The Face of Adult Education

“Act as if what you say and what you do makes a difference, because it does.”

On April 3rd and 4th adult educators from all corners of Connecticut gathered in Mystic for the 2014 Connecticut Association of Adult and Continuing Education Conference.  (CAACE) In Connecticut approximately 11% of the population does not have high school equivalency. In addition, 7% of the population of our population is not proficient in English.  Adult Education programs address the educational needs of these learners, providing the expertise and support necessary to guide students toward their educational goals.

With the implementation of higher educational standards and Connecticut’s changing workforce needs, the importance of adult education as a bridge to success is becoming even more necessary. During the conference, conversations amongst educators centered around increasingly difficult educational standards, the revised and more challenging GED credential and the role of adult educators in transitioning students toward post-secondary education and workforce success.

The highlight and most compelling portion of the conference was the student award ceremony.  This year four students were acknowledged as a 2014 Student of the Year.  For each of them, success was only realized by overcoming great obstacles:  This is the Face of Adult Education.

Dane Scates from Stamford Adult Education “wowed” the audience with her strong rendition of the National Anthem.  Dane lost her mother as a teenager and battled debilitating asthma that eventually caused her to drop out of high school.  Years later, despite ongoing struggles Dane persevered and worked towards completing her High School Diploma.  Now looking forward, Dane states, “I want a career where I can make difference.  I have a mission and that is to create change for the better in our children’s lives, as they are our future.”

Luz Santana moved to Holyoke Massachusetts when she was just fourteen years old.  Language barriers made it difficult for her to be successful in school.  Years later she moved to Connecticut and while working full time began ESL classes in West Hartford.  She not only progressed in her ESL classes, but also completed her high school requirements through the National External Diploma Program.  The NEDP allows working adults to complete their high school requirements through the completion of a personal educational portfolio.

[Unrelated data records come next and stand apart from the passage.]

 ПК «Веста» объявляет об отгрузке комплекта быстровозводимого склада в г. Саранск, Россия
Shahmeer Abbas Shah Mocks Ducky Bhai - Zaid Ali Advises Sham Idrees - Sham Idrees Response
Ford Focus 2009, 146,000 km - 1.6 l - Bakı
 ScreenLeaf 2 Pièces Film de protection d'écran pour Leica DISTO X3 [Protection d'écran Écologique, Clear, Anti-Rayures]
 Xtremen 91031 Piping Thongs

This route to high school completion is challenging and ultimately proves mastery of high school concepts and knowledge. Her positive attitude not only led her to success but inspired others to do the same.

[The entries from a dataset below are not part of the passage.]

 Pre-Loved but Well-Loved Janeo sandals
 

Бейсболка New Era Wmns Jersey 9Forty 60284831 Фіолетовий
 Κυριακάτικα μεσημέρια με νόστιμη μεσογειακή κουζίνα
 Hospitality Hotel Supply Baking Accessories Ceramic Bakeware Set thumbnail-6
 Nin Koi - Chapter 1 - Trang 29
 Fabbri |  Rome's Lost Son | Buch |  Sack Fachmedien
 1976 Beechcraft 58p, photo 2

Aicha Kalapo has been attending Vernon Regional Adult Education.  Aicha was born in Sierra Leone and raised in Mali.  Her schooling ended at age ten so that she could help at home with her younger siblings.  At nineteen she arrived in the US with her young son. With the help of her sponsor family she began ESL classes.  Aicha worked two jobs and became proficient in English.  With persistence and determination she eventually earned her high school equivalency.  In the fall of 2014 she will be attending Manchester Community College with the hope of a bright future for herself and her son.

Jessica Ortiz attends East Hartford Adult and Continuing Education.  Jessica left high school at age 17 with just 6.5 credits left to complete.  After 15 years of raising children and working full time Jessica went back to school at East Hartford Adult Education. Her teachers describe her as always prepared and motivated.  Jessica not only works through her own learning challenges but is also an inspiration and cheerleader for others.  She is on track to graduate in June of this year!  But that is not the end.  She would like to continue her education so that one day she might become a social worker and continue to be a guiding light for others.

Each of these students represents hundreds more all over the state.  Many are also working one or two jobs, while going to school so that their American Dream can come true.  Many have faced overwhelming obstacles as children and adults. Behind each success is the persistence, dedication and support of adult educators!

As stated by Christine Bjork, one of the 2014 CAACE Adult Educators of the Year, “The one thing that all students are seeking is acceptance, respect and success.”  Congratulations to these students and all the adult educators who practice these words each day!